So entwickeln wir eine Vision
Bild: © Marie-Christine Andres

So entwickeln wir eine Vision

In dieser Serie geht es um Men­schen, die Visio­nen für die Kirche haben. Aber wie entwick­elt man eigentlich eine Vision? Welche Schritte und Meth­o­d­en braucht es? Die Römisch-Katholis­che Kirche Basel-Stadt hat vor zwei Jahren einen Vision­sprozess ges­tartet. Sarah Biot­ti ist Mit­glied der Pro­jek­t­gruppe und teilt hier ihre Erfahrun­gen mit uns.

Der richtige Zeitpunkt

Irgend­wann beschle­icht uns das Gefühl: Auf lange Sicht kann es so nicht weit­er gehen. Vielle­icht müssen wir nicht jet­zt direkt han­deln, das Haus ste­ht noch nicht in Flam­men, aber es ist abzuse­hen, dass sich etwas ändern muss. Es ist daher eine gute Idee, die Dinge proak­tiv anzuge­hen, nicht auf den aller­let­zten Moment zu warten, in dem wir nur noch reagieren kön­nen. Proak­tiv sein heisst, Zeit zu haben, um die Zukun­ft zu gestal­ten. Daher der Rat: Frühzeit­ig anfan­gen, einen Hor­i­zont steck­en, wo man hin­möchte.

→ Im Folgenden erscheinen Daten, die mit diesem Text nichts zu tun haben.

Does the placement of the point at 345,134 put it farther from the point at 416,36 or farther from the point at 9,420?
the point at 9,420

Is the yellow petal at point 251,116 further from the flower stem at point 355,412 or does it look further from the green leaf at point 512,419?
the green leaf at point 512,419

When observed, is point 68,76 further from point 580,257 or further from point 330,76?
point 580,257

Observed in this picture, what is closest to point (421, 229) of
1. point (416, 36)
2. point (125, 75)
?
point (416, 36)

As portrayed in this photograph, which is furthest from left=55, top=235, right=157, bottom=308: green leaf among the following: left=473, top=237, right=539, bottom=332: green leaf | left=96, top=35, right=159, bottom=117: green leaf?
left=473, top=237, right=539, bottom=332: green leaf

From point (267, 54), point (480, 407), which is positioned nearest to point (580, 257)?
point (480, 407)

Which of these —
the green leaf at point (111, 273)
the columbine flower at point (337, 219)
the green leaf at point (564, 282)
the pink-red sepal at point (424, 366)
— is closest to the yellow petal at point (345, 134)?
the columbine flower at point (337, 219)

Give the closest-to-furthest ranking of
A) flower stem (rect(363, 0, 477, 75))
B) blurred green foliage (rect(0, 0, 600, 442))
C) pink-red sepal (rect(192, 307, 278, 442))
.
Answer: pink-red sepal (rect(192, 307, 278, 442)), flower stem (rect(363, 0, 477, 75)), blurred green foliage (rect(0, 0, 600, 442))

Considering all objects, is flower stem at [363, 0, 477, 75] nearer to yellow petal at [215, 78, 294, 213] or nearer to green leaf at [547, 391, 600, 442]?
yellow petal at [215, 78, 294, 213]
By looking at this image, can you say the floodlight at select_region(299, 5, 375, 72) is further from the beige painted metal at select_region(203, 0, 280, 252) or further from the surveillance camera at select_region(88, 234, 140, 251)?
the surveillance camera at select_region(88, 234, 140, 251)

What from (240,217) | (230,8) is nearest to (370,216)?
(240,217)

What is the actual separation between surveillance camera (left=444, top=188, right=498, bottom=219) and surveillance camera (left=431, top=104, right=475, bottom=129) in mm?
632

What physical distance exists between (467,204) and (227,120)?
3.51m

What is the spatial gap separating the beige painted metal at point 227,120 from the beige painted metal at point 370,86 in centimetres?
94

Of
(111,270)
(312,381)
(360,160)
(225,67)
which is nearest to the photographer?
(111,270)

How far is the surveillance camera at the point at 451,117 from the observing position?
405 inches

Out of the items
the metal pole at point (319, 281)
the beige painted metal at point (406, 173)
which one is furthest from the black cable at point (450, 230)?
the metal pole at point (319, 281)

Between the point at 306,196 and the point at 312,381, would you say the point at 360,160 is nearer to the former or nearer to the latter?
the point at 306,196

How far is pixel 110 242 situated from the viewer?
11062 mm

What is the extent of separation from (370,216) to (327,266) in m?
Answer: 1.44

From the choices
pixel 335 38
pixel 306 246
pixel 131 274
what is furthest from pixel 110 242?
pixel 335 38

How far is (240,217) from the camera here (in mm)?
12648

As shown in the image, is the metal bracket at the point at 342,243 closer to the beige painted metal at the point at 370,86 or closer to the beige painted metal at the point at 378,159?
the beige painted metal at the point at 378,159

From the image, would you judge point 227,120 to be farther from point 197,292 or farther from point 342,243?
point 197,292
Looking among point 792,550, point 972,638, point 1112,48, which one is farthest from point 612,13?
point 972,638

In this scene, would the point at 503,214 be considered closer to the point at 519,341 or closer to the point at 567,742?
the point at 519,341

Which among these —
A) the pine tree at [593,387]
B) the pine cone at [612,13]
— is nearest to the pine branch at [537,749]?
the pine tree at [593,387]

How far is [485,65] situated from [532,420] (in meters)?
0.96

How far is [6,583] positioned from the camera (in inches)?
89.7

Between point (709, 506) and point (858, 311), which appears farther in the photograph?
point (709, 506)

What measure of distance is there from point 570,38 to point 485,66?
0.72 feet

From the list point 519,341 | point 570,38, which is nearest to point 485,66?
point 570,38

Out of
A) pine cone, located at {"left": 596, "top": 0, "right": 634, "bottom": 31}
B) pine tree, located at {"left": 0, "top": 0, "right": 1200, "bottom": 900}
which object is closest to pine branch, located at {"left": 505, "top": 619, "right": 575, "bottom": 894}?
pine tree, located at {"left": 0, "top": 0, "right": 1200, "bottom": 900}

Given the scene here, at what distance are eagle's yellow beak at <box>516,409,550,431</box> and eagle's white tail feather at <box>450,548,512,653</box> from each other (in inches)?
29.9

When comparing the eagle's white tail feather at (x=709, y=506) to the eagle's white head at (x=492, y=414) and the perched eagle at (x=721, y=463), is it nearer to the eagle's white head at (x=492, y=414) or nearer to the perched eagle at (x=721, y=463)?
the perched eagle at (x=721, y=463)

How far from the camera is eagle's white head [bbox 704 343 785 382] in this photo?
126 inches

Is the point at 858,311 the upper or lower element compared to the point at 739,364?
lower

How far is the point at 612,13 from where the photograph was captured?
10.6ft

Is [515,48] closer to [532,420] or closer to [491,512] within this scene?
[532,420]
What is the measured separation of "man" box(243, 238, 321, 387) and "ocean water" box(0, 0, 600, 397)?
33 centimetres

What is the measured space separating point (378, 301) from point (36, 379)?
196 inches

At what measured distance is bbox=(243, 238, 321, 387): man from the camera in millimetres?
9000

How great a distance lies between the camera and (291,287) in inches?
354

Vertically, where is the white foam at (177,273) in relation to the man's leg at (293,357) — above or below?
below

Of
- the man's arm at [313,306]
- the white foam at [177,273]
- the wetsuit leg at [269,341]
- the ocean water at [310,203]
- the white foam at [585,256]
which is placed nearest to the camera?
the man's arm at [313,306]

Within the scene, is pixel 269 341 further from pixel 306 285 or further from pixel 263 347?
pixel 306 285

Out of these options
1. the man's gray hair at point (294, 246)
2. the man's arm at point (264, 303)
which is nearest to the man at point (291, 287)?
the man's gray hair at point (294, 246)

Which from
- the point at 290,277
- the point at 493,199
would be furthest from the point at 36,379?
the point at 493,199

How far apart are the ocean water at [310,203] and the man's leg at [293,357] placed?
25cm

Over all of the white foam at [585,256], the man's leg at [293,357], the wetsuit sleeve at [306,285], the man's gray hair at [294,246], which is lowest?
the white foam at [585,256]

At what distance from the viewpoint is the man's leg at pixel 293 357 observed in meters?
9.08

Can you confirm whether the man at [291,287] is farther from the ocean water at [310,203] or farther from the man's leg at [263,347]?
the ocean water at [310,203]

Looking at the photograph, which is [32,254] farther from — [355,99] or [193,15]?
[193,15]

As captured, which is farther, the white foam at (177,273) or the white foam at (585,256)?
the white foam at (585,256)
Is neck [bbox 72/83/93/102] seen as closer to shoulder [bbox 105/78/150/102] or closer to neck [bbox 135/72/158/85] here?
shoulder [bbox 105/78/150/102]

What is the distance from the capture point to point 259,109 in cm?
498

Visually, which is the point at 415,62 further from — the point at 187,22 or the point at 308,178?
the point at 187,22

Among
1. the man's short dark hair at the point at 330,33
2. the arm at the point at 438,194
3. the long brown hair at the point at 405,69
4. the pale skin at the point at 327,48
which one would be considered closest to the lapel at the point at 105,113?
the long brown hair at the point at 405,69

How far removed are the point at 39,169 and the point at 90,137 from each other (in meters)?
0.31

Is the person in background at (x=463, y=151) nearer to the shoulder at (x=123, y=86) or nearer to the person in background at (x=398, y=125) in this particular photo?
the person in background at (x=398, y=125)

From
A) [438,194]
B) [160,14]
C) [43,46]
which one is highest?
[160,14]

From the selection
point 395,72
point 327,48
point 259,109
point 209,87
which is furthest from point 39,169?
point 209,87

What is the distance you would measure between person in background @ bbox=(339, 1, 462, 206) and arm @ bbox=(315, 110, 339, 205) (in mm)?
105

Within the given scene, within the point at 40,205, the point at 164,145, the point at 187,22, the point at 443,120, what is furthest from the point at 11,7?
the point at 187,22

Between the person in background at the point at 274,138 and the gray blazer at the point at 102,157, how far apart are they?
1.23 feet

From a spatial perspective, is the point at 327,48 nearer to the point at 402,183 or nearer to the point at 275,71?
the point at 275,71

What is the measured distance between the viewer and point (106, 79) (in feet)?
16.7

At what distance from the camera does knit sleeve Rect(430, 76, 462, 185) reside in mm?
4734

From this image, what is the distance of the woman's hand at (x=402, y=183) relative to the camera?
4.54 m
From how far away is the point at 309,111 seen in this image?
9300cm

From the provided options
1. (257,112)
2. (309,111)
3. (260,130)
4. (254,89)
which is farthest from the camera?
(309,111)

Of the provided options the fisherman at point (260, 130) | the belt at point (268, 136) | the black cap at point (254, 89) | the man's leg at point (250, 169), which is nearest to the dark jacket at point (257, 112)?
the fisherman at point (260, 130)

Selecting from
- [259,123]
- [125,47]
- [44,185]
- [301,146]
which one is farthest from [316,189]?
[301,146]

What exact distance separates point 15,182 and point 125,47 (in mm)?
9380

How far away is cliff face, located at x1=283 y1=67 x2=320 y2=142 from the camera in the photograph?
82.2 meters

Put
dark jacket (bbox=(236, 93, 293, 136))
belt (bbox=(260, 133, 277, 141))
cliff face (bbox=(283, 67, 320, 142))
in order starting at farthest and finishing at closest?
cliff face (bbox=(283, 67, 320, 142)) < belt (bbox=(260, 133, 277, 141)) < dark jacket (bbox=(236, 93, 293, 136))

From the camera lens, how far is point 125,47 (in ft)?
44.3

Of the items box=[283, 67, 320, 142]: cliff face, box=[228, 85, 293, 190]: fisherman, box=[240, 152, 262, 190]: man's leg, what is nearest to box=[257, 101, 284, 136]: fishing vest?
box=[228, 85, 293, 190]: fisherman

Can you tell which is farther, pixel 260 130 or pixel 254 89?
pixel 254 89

Leere aushalten und in den Moment hineinfühlen

Vielle­icht sind da am Anfang noch keine Bilder oder Ideen, vielle­icht ist da ein­fach erst­mal Leere. Wir müssen Mut haben, diese Leere auszuhal­ten. Denn in der Leere und Langeweile kann Kreativ­ität entste­hen. Es geht darum, offen zu sein, für das, was uns begeg­net. Das kann beispiel­weise ein Men­sch sein, mit dem wir auf unser­er Zug­fahrt ins Gespräch kom­men, oder etwas, das wir in Fil­men sehen oder in Büch­ern lesen. Diese Ein­drücke dür­fen ein­fach gesam­melt wer­den.
Wenn schon Bilder da sind, dann stellen wir uns vor, unsere Vision wäre schon Wirk­lichkeit. Wie fühlen wir uns? Wie ste­hen wir mor­gens auf, wie trinken wir unseren Kaf­fee? Sind wir voller Elan? So holen wir die Zukun­ft bere­its näher.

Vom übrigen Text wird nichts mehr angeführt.